Texte cité:
· · ·

Décryptage

Le bac ne fait pas son âge !

Par Capucine Roche, publié le 06 juin 2008
5 min

La « baie de lauriers »

 
Cette année, le bac souffle ses 200 bougies. Que de chemin parcouru depuis sa création le 17 mars 1808 par Napoléon Bonaparte ! Au grès de l’évolution des moeurs, de réformes diverses et de débats toujours plus animés, il a traversé des tempêtes mais a aussi remporté de belles victoires. Son étymologie en fait d’ailleurs foi. Issu du terme latin bacca laurea (« baie de lauriers »), représentant la couronne du même nom, il symbolise alors la victoire. Aujourd’hui, il signifie surtout le premier objectif d’une scolarité et, pour la grande majorité des bacheliers, le ticket d’entrée pour des études supérieures.

· · ·

[Extraits d'un jeu de données sur le raisonnement spatial]

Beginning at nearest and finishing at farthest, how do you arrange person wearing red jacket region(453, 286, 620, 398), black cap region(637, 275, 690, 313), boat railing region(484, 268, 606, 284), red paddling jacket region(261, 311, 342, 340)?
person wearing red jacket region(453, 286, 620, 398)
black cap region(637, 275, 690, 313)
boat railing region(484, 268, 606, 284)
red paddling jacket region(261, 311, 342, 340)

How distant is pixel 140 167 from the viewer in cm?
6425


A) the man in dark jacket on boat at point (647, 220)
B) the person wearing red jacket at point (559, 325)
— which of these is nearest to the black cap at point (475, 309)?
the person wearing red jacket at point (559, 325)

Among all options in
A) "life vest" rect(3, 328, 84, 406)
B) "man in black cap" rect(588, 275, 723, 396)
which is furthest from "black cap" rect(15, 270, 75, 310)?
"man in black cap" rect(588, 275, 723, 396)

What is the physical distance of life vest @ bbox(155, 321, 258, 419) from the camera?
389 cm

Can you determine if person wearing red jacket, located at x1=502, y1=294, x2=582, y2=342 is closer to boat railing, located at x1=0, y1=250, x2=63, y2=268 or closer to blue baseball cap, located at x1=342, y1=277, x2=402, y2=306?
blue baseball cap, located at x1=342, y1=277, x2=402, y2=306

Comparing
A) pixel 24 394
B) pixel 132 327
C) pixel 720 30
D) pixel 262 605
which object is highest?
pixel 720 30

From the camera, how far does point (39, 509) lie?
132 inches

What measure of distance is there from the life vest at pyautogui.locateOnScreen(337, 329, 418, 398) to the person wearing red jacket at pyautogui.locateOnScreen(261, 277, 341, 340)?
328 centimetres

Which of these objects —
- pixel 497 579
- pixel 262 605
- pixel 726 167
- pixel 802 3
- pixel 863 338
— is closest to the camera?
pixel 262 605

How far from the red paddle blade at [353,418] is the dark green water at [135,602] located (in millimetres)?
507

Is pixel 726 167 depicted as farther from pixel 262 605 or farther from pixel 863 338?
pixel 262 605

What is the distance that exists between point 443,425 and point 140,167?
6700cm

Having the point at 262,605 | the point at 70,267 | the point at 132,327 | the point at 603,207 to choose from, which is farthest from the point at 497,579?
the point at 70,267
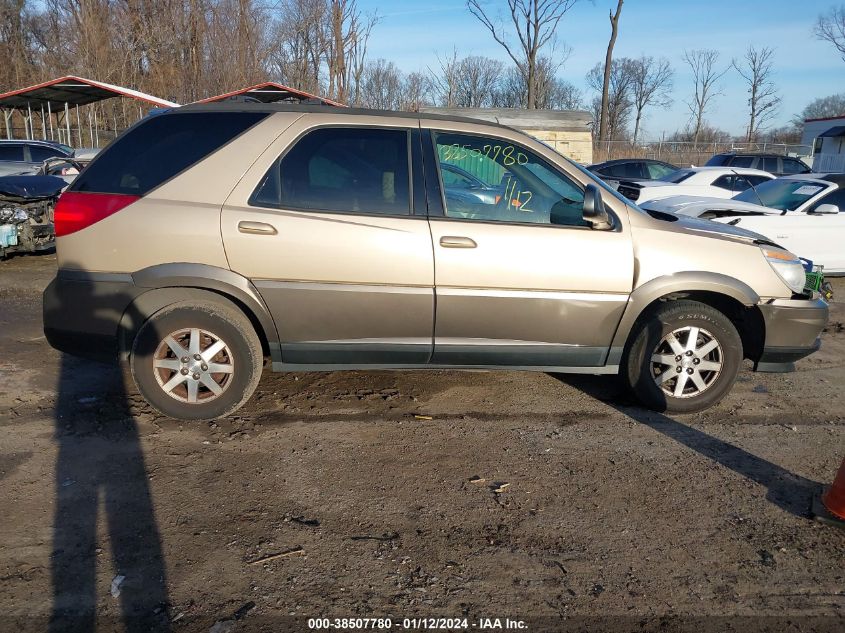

· · ·

Consigne A: Selon l'article sur le bac, à quelle date et par qui le baccalauréat a-t-il été créé ?
Consigne B: D'après l'article sur le bac, pourquoi le nom du baccalauréat symbolise-t-il la victoire ?
Les items ci-dessus n'ont aucun rôle dans cet exercice.

Réponse A: Il a été créé le 17 mars 1808 par Napoléon Bonaparte.

Réponse B: Le mot vient du latin bacca laurea, « baie de lauriers », qui désigne la couronne du même nom. C'est cette couronne de lauriers qui symbolise la victoire.